I didn’t notice what color of terrorist alert the homeland security announcements informed us were under, and therefore what level of wariness I should adopt. I tried to look appropriately cautious under the gaze of the security cameras.

Generally, the immigration process is without incident except for the inevitable improper use of a cell phone which can result in a STAND DOWN incident if the culprit is not fluent in English or is hard of hearing, which likely was the cause of the improper use in the first place.

Though I have traveled this route many times I still have to ask directions from the ombudsman of the elevator bay, who not only laid out directions worthy of the maze Daedalus, but also informed me that I was now in America’s most dangerous city through his Santaesque guffaw. I could have kissed him for his outrageous display of pride at the title, and his pat on the back when I told him I lived in Mexico and he said,

“Oh! No worries you’ll feel right at home.” But– I was absolutely not to go past 65th street, “It’s a war zone down there.” He heartwarmingly warned me in his thick Westside Chicaga accent. I then invited the horror stricken Belgian couple standing next to us to come with me to the Subway since they had also engaged our enthusiastic greeter for directions; together we entered the first leg of our journey.

I donned my most benign smile as we made our way to the leg of the trip that would put us in a remote, barely marked corridor of the parking ramp and would very likely make my companions wonder if I had lured them off to rob(or worse) them.

The moment we stepped into this circumstance I began pointing at the worn yellow arrows on the floor directing us to the elevator cubicle with the indistinct train logo, in the distance . They looked at each other and shook their heads rigorously back and forth and then slowly up and down, as their ‘warning’ look faded, morphing into ‘proceed’; they hesitatingly followed me along the almost indiscernable arrows.

Thankfully, we emerged from the elevator into a presentable portion of the airport, though the journey is still lengthy, it is well lit and marked.  As we walked we were serenaded by ‘official ‘street musicians and the promotions began! With huge backlit photos of happy Chicagoan faces in all the fabulous locals that Chicago will make available to you as soon as you have completed this quest for the grail that is the route to the city trains.

After about a ½ mile trek we made it to the terminal where our next round of instruction in American mores were to begin. Here our international travelers were introduced to what I like to call the US’s if you ‘see something say something’ soundtrack.

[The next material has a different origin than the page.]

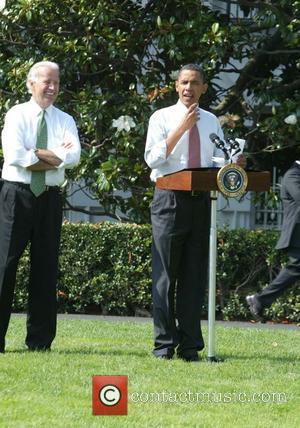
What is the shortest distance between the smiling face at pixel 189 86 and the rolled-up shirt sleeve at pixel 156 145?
25 cm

Shortly after 911, Chicago city buses and trains began to drone with this ominous and ambiguous warning, “If you see any suspicious behavior please report it to the authorities, if you see something say something.” The obvious newspeak implications of this message were overwhelming to me when I lived here, though amazingly it seemed to go unnoticed by most people in the daily commute.

After getting my ticket, I assured the Belgians they could not get lost at this point and headed to the train as they worked out the logistics of using a credit card in the ticket machine. On the train, the newspeak resumed and we the passengers, were advised to report solicitors, be courteous to our fellow passengers, not play music without headphones, or talk too loud on the phone, not to place our personal articles on the seat, and not to litter.

We were then subjected to a speech by a desperate and pathetic young man. As I listened to his story, I tried to decide if he was authentic or it was an elaborate con, whether or not that mattered, and if I was the only one listening– I was the only one that gave him any money. I thought about giving him what he asked for, 18 dollars, but I only had forty and had no idea if or when I would get more. I gave him my emergency phone change.

It is amazing how quickly city skills return. As I gave him the change, I looked in his eyes to acknowledge him, but… not too long in the case that my eye contact would encourage him to try to tell me his story in more detail.

After the sad young man’s departure I told the Belgian couple, who had chosen to join me, how to get to the loop and not to be concerned when they went underground near their stop, that they would indeed emerge into the heart of the City of Big Shoulders. I was careful not to ask them where they were staying so they would not fear I was stalking them. I then made my way to my favorite part of my trip to Chicago.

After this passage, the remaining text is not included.